[Tweeters] The Best Named Bird
gibsondesign at msn.com
Sat Aug 3 14:34:44 PDT 2013
I've been re-reading a great book lately; "The Forest Unseen: a Year's Watch in Nature, by David George Haskell - which is one of the best written natural history books I've read for awhile. I got the book from the Everett Public Library, and while I am a man thin of wallet, I think I'm gonna go buy myself a copy, it's that good in my opinion. Well worth re-reading.
Mr. Haskell is a professor of Biology down in Tennessee and his book is basically a series of essays based on a year of observing a single one meter circle ("mandala" as he refers to it) of forest floor, and what else he can observe from this spot. He ties in everything from bacteria to stars in his ecological vision.
Tweeters might be excited that some of these essays are actually about birds! Written more with the broader ecological view, his observations are of interest to a naturalist wherever you are.
Anyway, in one of his essays (all short, and organized around a particular time on the calendar year), he describes the movement of a Yellow-billed Cuckoo in the treetops overhead as it leaps though the treetops, with little wing movement; moving more like a monkey than a bird, as it snarfs up big bugs. Alas, this is a bird I've never seen, but sure would like to one day!

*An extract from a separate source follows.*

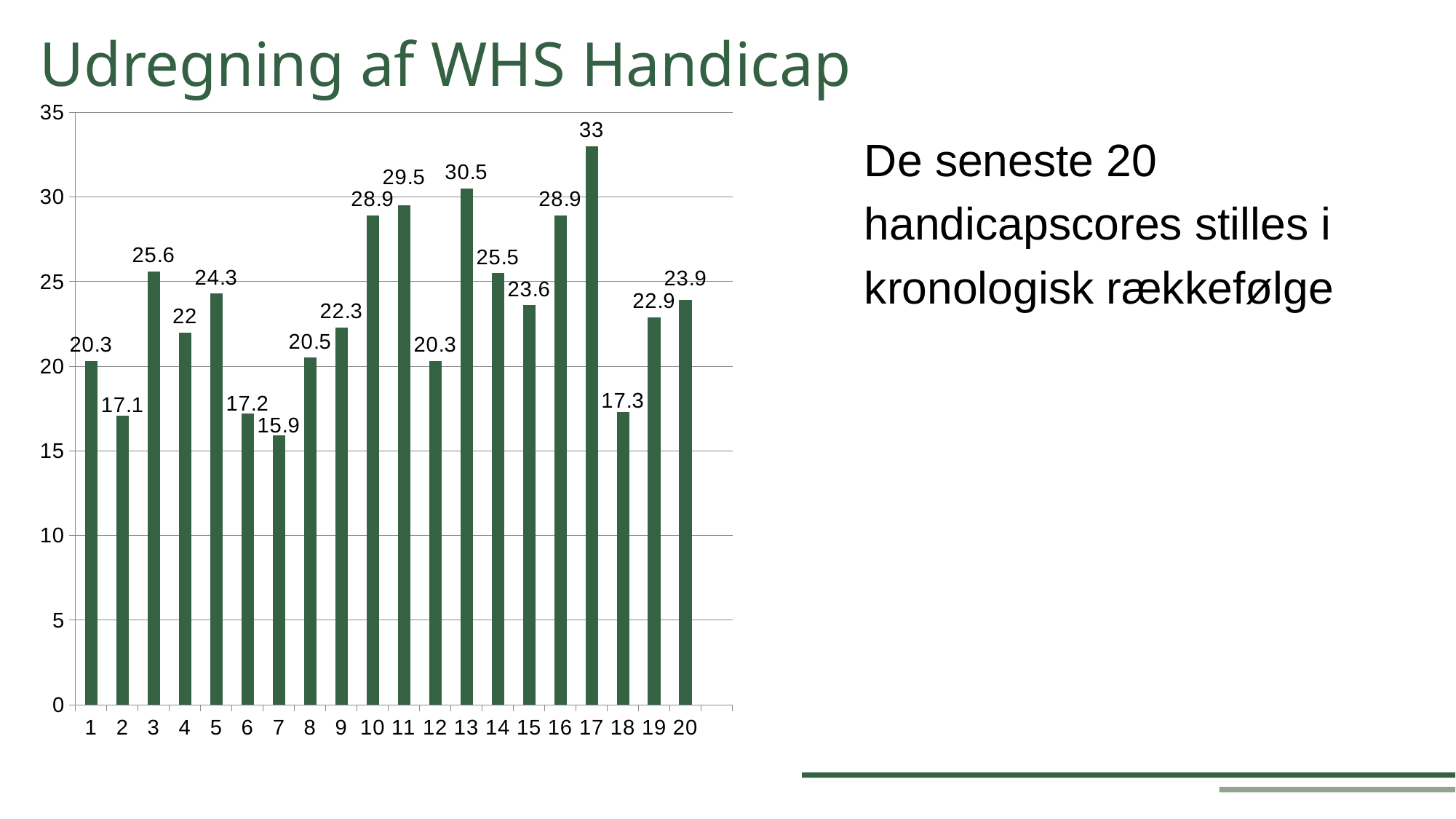
What is the value for category 17? 33 What is the difference between the values for category 17 and category 7? 17.1 Which category has the lowest value? 7 What is the difference between the values for category 5 and category 4? 2.3 Which category has the highest value? 17 What is the value for category 7? 15.9 Is the value for category 13 greater or less than 30? greater What is the value for category 3? 25.6 What colour are the bars in the chart? dark green What kind of chart is shown on the slide? bar chart How many categories are shown on the x axis? 20 Which is larger, the value for category 10 or the value for category 11? 11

It did remind me of a Cuckoo I have seen, several decades ago. This was on the one and only trip I've made to Mexico, about 25 years ago. I'm not a big international traveler - I feel that God invented David Attenborough, and also National Geographic Magazine, so that I personally didn't have to blow the gas money to get to all those exotic places.
Yet I did get to Mexico, in and around Acapulco, and saw some wonderful things, despite being with a group of people just about completely uninterested in nature. And one of these creatures was the Squirrel Cuckoo, of which I saw several- luckily from above, as they scrambled through the treetops below. I thought they were squirrels, at first, they moved so much like one.
"What a great name!" I thought, and still do.